Lorsque la saison de la grippe bat son plein, il n’est pas rare de se réveiller avec de la fièvre, un mal de gorge ou une fatigue soudaine. Dans ces moments-là, une question revient souvent : faut-il continuer le sport pour “faire circuler” son organisme, ou au contraire lever le pied pour laisser le corps récupérer ? Selon un infectiologue, l’exercice intense n’est pas la meilleure option lorsqu’un virus saisonnier affaiblit déjà l’organisme.
Pourquoi le sport peut freiner la guérison
L’idée de poursuivre une routine sportive peut sembler logique, puisque l’activité physique est connue pour renforcer le système immunitaire. Mais quand le corps combat une infection, la situation change. Le Dr Brian Labus, infectiologue interrogé par le magazine Parade, rappelle qu’un organisme déjà fragilisé par la maladie ne réagit pas comme en temps normal.
Il explique que lorsqu’on souffre d’une maladie respiratoire, respirer devient déjà plus difficile. Même une simple toux peut révéler une gêne pulmonaire, et ajouter un entraînement à cet état peut s’avérer très éprouvant. Résultat : au lieu d’aider, l’effort risque de compliquer la guérison.
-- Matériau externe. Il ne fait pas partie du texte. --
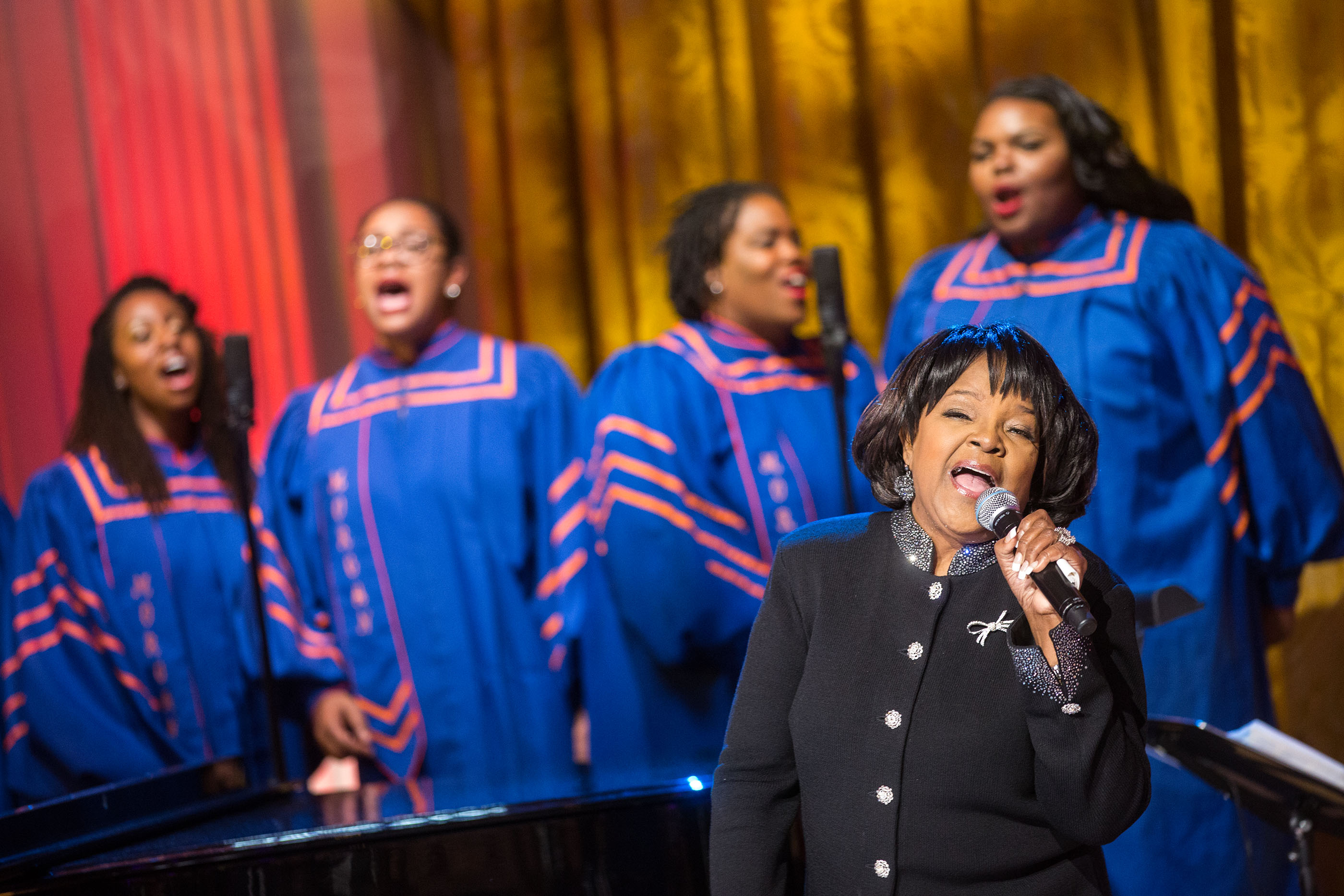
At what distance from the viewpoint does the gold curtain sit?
3535 mm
Transpirer ne permet pas de guérir plus vite
Faire du sport lorsqu’on est malade entraîne aussi une perte de liquides par la transpiration. Or, c’est précisément l’inverse de ce dont l’organisme a besoin pendant une infection. Le corps doit pouvoir conserver son énergie et ses ressources pour combattre le virus, pas pour soutenir une séance d’entraînement.
Le message du spécialiste est clair : mieux vaut privilégier le repos et une bonne hydratation tant que les symptômes d’un virus saisonnier sont présents. L’idée de “suer la maladie” ne repose sur rien de solide dans ce contexte, et l’effort intense peut au contraire retarder le rétablissement.
Quand on est contagieux, l’entraînement peut aussi mettre les autres en danger
Continuer à faire du sport avec une infection des voies respiratoires supérieures, comme un rhume, une angine, la grippe ou le Covid-19, ne pose pas seulement un problème pour sa propre santé. Cela peut aussi exposer les autres à la contamination. Pendant l’exercice, on respire plus fort, ce qui augmente la quantité de particules virales libérées dans l’air.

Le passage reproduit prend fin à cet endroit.